Another mixture that does not work in the world of the suburban horse is boyfriends and horses. Lisa Spencer, 15, who's gone from horses to boys despite her mother's efforts to keep her riding, says, "A lot of boys think horses are stupid, gross and sick."
Tack shop owners, veterinarians and other horse people agree, rather sadly, that they lose business when the girls turn 15 and 16.
Susan Cooper, 15, who lives near Vienna, is a girl they haven't lost. She is slim, with long blond hair, and a choice of boyfriends.She has been riding since she was three years old, and this spring she plans to ride in top-rated pony shows.
This spring, she says, she will cut down on her dating. "Horses take so much out of you. I can't carry a serious relationship with a boy and a horse."
Susan boards her horse for $100 a month at a stable near her house. Her mother, Alla Cooper, says it cost about $225 a month to keep the horse and Susan ready to ride. "It cost a lot more than we ever thought it would," Mrs. Cooper says.
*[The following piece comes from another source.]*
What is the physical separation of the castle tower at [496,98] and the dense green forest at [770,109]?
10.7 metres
Dr. Davis Hall, a county veterinarian who specializes in treating horses, says that most families under-estimate the cost of owning a horse.
"For many people, a horse is status, especially if the neighbors have a horse," Hall says.
Hall, who came to Northern Virginia five years ago from Texas, says he was surprised at the "ignorance" of many horse owners in the area. He says he often treats horses that are overfed and forced to eat too many food supplements.
Hall says his love for horses is muted occasionally by "spoiled little girls who have no respect for (his) knowledge and time." He's learned not to respond to the little girls who call him in the middle of the night, asking him to chase a horse that jumped a fence.